O tempo transcorre. Segue seu rumo ritmado sem olhar para trás. Não quer nem saber se sou eu ou você. Está acima de nós, apesar de caminhar ao nosso lado. Pulsa no pulso...


Há quem pense que ele pode se curvar nas dimensões do espaço. Distorce, alonga, encurta. Dobra-se sobre si e "prega peça" nos desatentos. Assim, é de cada um na medida do fluir.


O menino escorregou como quiabo. Desceu das entranhas sorrindo! Era como se o mundo fosse um velho conhecido. Um bebê sabido das relações. Muito mais do que simpatia. Algo de dentro, de uma comunicação para além das palavras.


Aquela criança cativava pela silhueta da alma. Dizia tudo sem palavras. Pedia, ordenava, reclamava. A língua embaralhava sons monossílabos. Pá, era papá. Pé, pega. Dá era dá mesmo.


Os contornos do corpo diziam também. O indicador apontava, os dedos em movimento circulares nos fazia aproximar, a mão fechada proferia a raiva.


O olhar comunicava a quem quer que fosse. Desde o mais íntimo ao caixa da padaria. O rastro por onde passava exalava magia.


Ah, o tempo!
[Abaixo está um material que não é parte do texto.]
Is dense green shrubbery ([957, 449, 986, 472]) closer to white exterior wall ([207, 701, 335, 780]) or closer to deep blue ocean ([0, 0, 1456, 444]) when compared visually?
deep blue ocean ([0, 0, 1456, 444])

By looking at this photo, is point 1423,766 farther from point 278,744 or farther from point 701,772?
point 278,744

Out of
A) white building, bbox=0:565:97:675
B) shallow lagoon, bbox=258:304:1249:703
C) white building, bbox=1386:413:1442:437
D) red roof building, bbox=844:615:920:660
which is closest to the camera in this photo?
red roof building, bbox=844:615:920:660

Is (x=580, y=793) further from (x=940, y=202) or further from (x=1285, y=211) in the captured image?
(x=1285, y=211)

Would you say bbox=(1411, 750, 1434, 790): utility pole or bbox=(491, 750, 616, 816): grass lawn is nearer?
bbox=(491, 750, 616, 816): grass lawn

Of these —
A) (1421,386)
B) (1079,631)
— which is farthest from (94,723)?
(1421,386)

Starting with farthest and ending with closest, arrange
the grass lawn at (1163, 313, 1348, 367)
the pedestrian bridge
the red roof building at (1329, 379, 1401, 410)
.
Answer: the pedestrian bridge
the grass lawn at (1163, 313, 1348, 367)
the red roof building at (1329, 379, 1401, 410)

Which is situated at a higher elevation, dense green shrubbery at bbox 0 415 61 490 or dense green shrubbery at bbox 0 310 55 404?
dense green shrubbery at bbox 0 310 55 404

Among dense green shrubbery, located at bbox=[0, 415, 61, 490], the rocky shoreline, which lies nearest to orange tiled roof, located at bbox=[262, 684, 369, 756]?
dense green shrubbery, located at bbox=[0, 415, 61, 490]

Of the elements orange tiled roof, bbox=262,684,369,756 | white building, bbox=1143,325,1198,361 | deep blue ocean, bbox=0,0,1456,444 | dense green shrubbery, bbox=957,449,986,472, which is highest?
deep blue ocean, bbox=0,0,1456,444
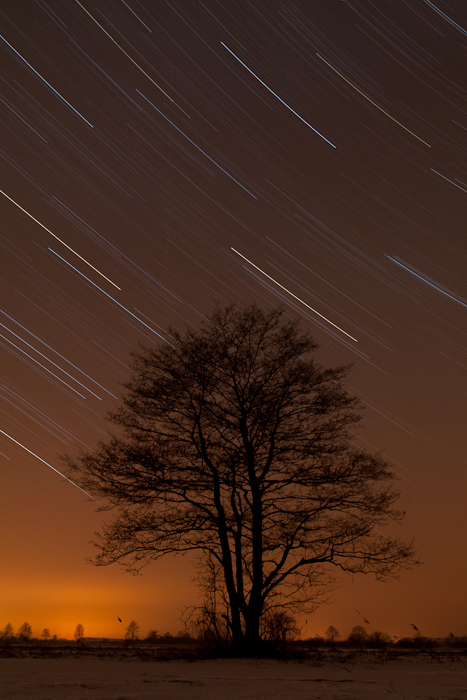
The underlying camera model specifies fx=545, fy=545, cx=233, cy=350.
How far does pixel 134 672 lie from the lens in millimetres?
6113

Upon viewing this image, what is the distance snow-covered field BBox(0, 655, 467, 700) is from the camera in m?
4.22

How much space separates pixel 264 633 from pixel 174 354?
5.87m

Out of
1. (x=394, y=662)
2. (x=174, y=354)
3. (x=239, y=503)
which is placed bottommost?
(x=394, y=662)

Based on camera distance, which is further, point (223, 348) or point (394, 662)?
point (223, 348)

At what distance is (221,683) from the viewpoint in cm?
521

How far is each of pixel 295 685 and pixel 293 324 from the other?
324 inches

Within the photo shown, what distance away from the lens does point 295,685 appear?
5.27 meters

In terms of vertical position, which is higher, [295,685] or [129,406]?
[129,406]

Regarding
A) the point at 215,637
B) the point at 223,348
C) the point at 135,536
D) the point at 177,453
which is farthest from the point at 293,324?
the point at 215,637

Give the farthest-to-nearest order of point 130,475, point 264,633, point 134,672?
point 130,475, point 264,633, point 134,672

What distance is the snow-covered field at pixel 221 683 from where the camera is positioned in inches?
166

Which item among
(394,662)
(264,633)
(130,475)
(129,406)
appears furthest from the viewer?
(129,406)

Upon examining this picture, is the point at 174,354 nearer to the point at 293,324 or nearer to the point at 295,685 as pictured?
the point at 293,324

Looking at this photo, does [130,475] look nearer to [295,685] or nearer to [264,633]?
[264,633]
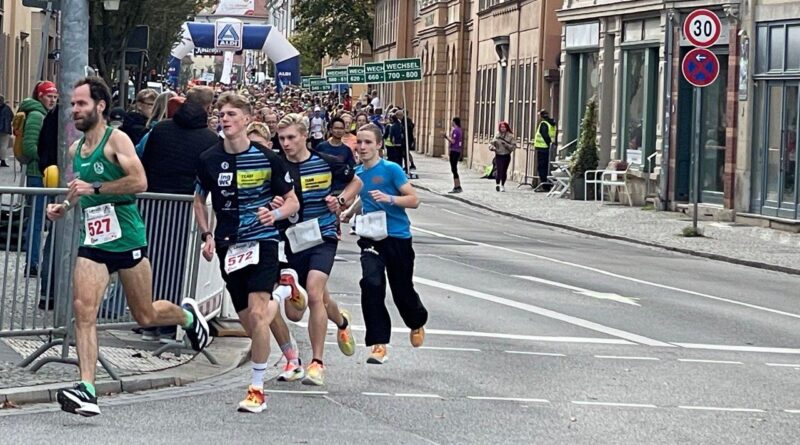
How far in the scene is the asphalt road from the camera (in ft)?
29.8

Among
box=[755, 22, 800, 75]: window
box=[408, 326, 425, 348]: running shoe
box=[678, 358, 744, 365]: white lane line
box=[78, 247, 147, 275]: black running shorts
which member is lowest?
box=[678, 358, 744, 365]: white lane line

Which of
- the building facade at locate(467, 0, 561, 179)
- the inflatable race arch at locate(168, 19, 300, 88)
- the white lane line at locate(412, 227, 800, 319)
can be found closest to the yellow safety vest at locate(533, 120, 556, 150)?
the building facade at locate(467, 0, 561, 179)

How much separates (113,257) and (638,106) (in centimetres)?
2777

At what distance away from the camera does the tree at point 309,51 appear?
93.4 meters

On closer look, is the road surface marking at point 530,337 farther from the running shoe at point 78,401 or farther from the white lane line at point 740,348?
the running shoe at point 78,401

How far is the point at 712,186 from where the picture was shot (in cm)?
3244

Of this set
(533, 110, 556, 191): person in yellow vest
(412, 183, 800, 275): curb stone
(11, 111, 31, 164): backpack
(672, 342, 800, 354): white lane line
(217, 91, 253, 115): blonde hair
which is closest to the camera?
(217, 91, 253, 115): blonde hair

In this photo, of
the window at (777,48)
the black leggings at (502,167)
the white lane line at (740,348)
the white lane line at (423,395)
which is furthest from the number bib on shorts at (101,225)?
the black leggings at (502,167)

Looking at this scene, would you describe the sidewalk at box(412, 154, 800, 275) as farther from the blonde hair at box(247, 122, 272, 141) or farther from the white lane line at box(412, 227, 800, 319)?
the blonde hair at box(247, 122, 272, 141)

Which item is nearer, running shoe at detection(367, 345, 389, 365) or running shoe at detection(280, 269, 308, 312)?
running shoe at detection(280, 269, 308, 312)

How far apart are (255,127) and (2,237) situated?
1.83m

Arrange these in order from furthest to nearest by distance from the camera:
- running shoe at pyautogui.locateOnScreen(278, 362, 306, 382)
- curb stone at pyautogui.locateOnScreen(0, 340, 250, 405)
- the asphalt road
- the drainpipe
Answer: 1. the drainpipe
2. running shoe at pyautogui.locateOnScreen(278, 362, 306, 382)
3. curb stone at pyautogui.locateOnScreen(0, 340, 250, 405)
4. the asphalt road

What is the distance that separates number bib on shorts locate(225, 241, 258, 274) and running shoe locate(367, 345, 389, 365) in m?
2.12

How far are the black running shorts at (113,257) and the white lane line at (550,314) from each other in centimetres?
514
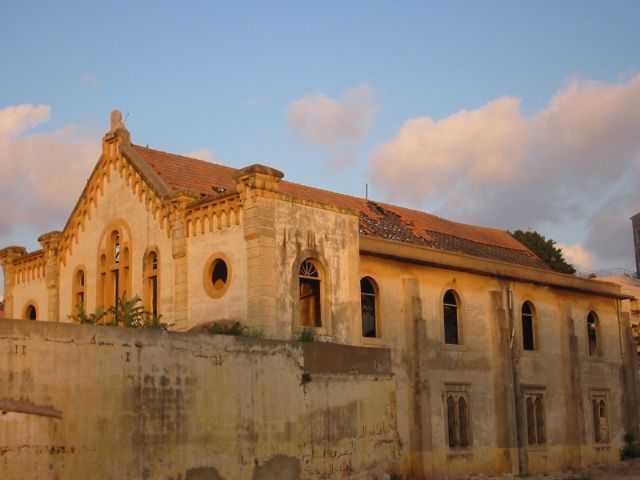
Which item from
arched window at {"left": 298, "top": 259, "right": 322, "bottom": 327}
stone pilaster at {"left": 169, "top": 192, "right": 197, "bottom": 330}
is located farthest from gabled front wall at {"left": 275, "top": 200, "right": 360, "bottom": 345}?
stone pilaster at {"left": 169, "top": 192, "right": 197, "bottom": 330}

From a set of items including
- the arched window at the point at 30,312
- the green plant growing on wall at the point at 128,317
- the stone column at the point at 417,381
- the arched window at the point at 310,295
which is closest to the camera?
the green plant growing on wall at the point at 128,317

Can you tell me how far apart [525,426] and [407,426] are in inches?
230

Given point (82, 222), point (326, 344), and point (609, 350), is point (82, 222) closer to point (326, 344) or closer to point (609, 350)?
Result: point (326, 344)

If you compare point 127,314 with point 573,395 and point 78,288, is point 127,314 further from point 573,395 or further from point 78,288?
point 573,395

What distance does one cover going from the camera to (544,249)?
2296 inches

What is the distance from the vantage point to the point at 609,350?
115ft

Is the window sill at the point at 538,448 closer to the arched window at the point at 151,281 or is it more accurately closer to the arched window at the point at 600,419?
the arched window at the point at 600,419

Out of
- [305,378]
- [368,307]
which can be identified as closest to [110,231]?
[368,307]

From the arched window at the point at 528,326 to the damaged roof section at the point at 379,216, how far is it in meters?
2.88

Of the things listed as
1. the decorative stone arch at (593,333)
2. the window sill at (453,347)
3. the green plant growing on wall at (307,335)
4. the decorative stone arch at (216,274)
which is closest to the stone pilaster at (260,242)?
the green plant growing on wall at (307,335)

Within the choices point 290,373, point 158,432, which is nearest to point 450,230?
point 290,373

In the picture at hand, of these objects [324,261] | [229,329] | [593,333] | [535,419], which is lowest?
[535,419]

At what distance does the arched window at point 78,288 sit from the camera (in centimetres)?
2767

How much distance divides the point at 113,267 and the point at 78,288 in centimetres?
195
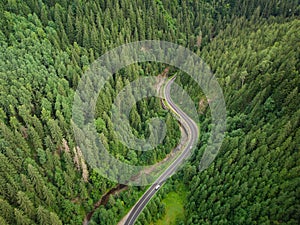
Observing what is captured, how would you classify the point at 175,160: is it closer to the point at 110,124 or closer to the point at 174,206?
the point at 174,206

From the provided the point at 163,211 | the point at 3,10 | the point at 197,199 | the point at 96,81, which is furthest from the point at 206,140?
the point at 3,10

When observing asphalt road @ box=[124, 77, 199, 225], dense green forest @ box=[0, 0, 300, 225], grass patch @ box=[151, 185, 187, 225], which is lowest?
grass patch @ box=[151, 185, 187, 225]

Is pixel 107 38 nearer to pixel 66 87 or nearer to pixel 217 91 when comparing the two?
pixel 66 87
Os aflitos diziam: leve esse menino ao fonoaudiólogo, já passou da hora de falar. Outros mais comedidos gentilmente questionavam:

será que o tempo dele se comunicar com palavras além de sílabas e gestos já não virou a esquina?


Nós, os pais, transbordávamos em dúvidas. Receio de passar do tempo, de vacilar na decisão, de chegarmos atrasados e o relógio se cansar da espera. Escorria incertezas como leite derramado.


Até que... veio a caxumba! Preocupados, cuidamos. A febre ardente atormentava. Abraçamos o temor. Ai, ai, ai meu Deus! De repente, uma encefalite instaurou-se e os devaneios vieram em frases inteiras com sujeito, verbo e predicado. No meio da doença conjugou perfeitamente até no pretérito do passado. Foi como se a feitiçaria do tempo com um toque de condão fizesse seu trabalho revelando o inesperado. Embasbacados, quase não críamos.


No tempo de cada um a vida se encarrega da forma e do conteúdo. Hoje, o adulto expressa sua sabedoria do humano, aprendida de tantas outras vidas, em ações de afeto explícito por palavras bem ditas de amor.


Assim, a vida! O sino do tempo badala a nota que ressoa em cada um.